### 练习材料
——
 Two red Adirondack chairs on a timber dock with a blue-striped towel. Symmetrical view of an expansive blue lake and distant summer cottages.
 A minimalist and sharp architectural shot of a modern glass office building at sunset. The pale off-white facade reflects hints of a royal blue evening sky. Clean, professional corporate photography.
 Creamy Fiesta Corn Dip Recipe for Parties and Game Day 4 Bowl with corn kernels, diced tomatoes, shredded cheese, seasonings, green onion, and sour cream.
——
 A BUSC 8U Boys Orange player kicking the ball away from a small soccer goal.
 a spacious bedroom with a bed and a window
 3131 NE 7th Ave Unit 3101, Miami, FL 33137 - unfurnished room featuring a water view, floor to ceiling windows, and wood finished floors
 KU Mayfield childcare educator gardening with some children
——
### 练习目的
将含有“A BUSC 8U Boys”的一行起，至含有“KU Mayfield childcare”的一行止（首尾两行均包括在内）的记录逐字照录。

### 任务答复
 A BUSC 8U Boys Orange player kicking the ball away from a small soccer goal.
 a spacious bedroom with a bed and a window
 3131 NE 7th Ave Unit 3101, Miami, FL 33137 - unfurnished room featuring a water view, floor to ceiling windows, and wood finished floors
 KU Mayfield childcare educator gardening with some children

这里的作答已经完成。